-- Available data follows --

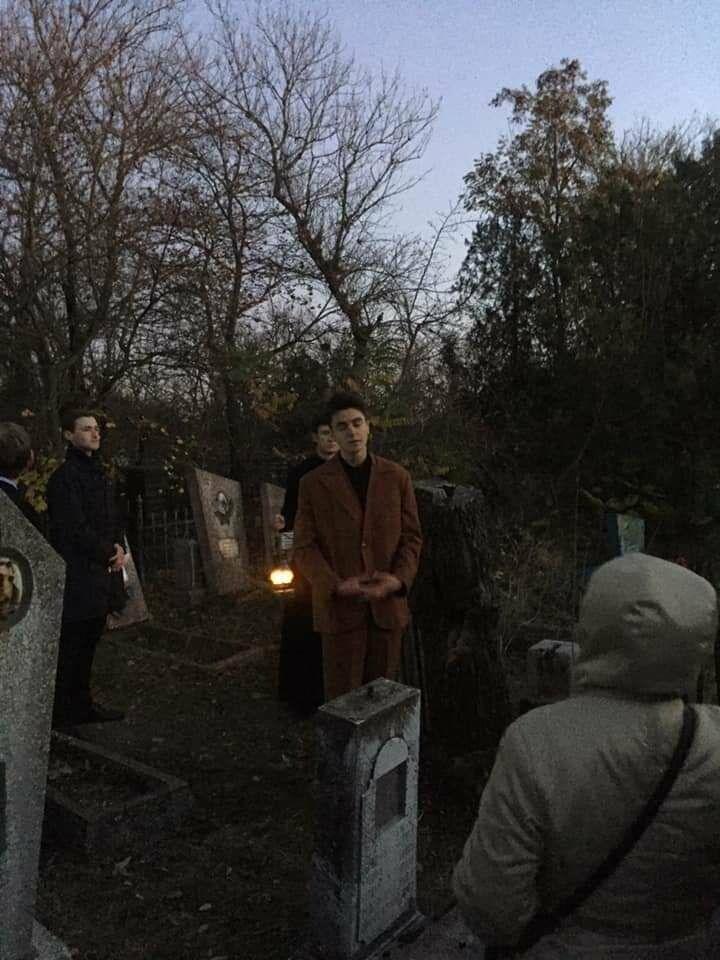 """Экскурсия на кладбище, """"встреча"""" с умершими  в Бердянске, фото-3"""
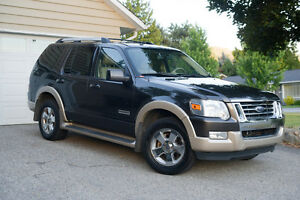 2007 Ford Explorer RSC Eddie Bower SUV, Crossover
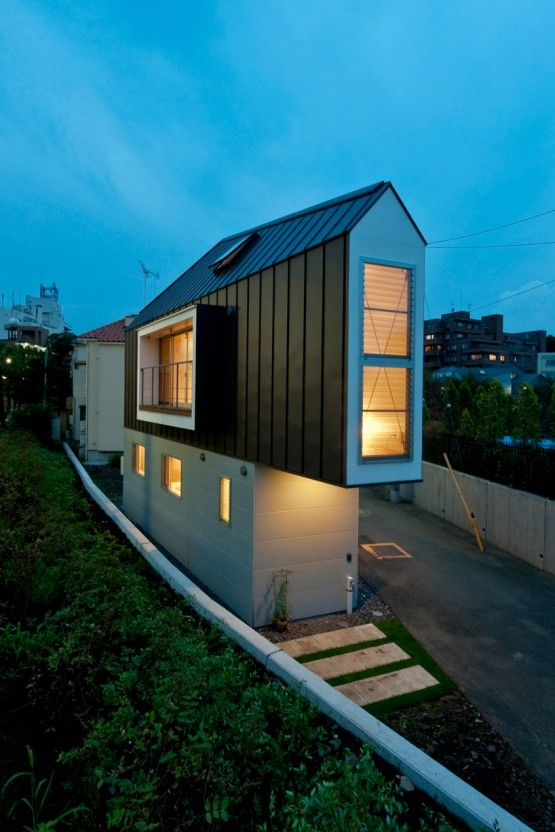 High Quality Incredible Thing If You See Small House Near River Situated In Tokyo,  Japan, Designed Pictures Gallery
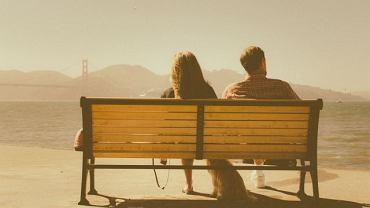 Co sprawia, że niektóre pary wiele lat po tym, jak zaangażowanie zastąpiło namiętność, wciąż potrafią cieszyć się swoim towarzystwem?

-- Available data concluded --

■ **Exercise prompt**:
Find the line that contains "2007 Ford Explorer". Copy it and every line after it through the end of the listing exactly, but not the pictures.

■ **Response to this exercise**:
 2007 Ford Explorer RSC Eddie Bower SUV, Crossover
 High Quality Incredible Thing If You See Small House Near River Situated In Tokyo,  Japan, Designed Pictures Gallery
 Co sprawia, że niektóre pary wiele lat po tym, jak zaangażowanie zastąpiło namiętność, wciąż potrafią cieszyć się swoim towarzystwem?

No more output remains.